A recent recorder report stated that two Pakistani establishments have been approved by the Malaysian government, namely Leiner Pak Gelatine Limited and Zenith Associates, to export meat and allied products to Malaysia.
A glance at the Trade Map data suggests that historically within Malaysia’s gelatin market, Pakistan is a key player in the region, whereas Malaysia is an important market for Pakistan’s gelatin and other bovine derived products. However, the Managing Director of Leiner Pak Gelatine Limited, Khwaja Imtiaz Ahmed, while speaking to BR Research said that it is not as simple.
Importers in Malaysia cannot import and companies cannot export without prior approval from the government; several regulatory authorities are involved in coordination and checks on both sides before giving approval. Previously three companies were permitted to export to Malaysia however, upon recent surveillance two of those have been dropped due to non-compliance of upgraded standards, leaving Leiner Pak as the sole approved establishment in the country to export bovine gelatin and other derived products to Malaysia.
Similar case was seen in India and Bangladesh whereby only one entity is allowed to export to Malaysia, lowering competition for Pakistan, which as it is, offers the best quality between the three countries. This not only lowers competition but allows Pakistan to capture the market share which is left untapped. This is evidenced by the fact that Leiner Pak which was previously exporting one to two containers in a month, are now exporting three to four containers, increasing their business activity by 75 percent.
It is not as rosy as it sounds since this industry like any other is not unaffected by challenges. For a large part of the decade the raw material for the industry, that is, the crushed bones of a bovine animal, are actually exported to China, which have resulted the price of raw materials in the local market to increase by 30 percent in the last year alone. With a hike in cost of production due to an important element such as this, it is but natural that the product does not remain as competitive in the international market. In the absence of a formal industry representative, there is only so much they can do about it.

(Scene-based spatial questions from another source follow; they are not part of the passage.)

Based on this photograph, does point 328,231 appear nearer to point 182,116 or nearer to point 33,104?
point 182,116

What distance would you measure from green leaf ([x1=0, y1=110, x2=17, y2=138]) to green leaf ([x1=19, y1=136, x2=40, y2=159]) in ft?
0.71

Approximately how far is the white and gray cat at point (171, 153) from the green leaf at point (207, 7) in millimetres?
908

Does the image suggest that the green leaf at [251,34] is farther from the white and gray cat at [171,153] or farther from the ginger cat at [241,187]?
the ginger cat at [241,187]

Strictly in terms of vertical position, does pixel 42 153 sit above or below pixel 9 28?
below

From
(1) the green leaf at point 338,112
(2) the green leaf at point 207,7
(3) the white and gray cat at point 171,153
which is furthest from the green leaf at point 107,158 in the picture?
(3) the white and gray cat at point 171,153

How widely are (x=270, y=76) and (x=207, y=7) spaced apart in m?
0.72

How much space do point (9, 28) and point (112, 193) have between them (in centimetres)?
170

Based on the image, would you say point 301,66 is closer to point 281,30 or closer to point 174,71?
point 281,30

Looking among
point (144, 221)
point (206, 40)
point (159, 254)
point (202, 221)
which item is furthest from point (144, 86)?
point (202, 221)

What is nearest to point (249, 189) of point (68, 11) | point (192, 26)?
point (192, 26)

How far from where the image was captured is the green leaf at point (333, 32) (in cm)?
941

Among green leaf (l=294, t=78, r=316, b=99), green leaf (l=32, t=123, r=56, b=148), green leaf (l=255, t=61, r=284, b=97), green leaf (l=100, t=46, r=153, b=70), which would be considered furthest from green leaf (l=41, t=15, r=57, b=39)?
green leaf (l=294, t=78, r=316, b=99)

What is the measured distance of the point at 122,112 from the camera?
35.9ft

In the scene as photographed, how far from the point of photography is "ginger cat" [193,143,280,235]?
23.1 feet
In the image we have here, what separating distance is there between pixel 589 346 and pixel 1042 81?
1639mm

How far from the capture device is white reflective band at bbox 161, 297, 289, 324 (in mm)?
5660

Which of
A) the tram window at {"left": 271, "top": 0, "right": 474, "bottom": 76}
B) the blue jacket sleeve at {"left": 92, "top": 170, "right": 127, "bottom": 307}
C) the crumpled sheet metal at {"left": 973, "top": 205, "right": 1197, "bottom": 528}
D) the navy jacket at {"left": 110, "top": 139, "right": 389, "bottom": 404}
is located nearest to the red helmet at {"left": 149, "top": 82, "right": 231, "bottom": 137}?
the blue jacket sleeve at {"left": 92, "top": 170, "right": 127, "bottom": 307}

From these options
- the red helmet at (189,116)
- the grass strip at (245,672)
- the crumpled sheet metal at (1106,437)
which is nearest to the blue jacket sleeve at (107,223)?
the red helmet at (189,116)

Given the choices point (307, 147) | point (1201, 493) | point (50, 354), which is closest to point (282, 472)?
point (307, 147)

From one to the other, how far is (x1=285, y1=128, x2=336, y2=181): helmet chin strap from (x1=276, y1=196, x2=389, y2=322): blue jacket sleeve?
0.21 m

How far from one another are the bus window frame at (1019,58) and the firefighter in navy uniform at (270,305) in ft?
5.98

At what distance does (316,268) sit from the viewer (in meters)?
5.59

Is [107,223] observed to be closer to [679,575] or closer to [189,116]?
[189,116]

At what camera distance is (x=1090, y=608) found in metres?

Since the demand coming from Malaysia is essentially for a Halal product, this is a great prospect for Pakistan to give this industry a much-needed boost. The question is that with only one establishment being granted approval, how much contribution can it make to the total exports, given that it already is a mere $16 million industry. Lack of government support in terms of curtailing exports of raw materials, and a resultant lack of raw materials in itself, will continue to be a hurdle.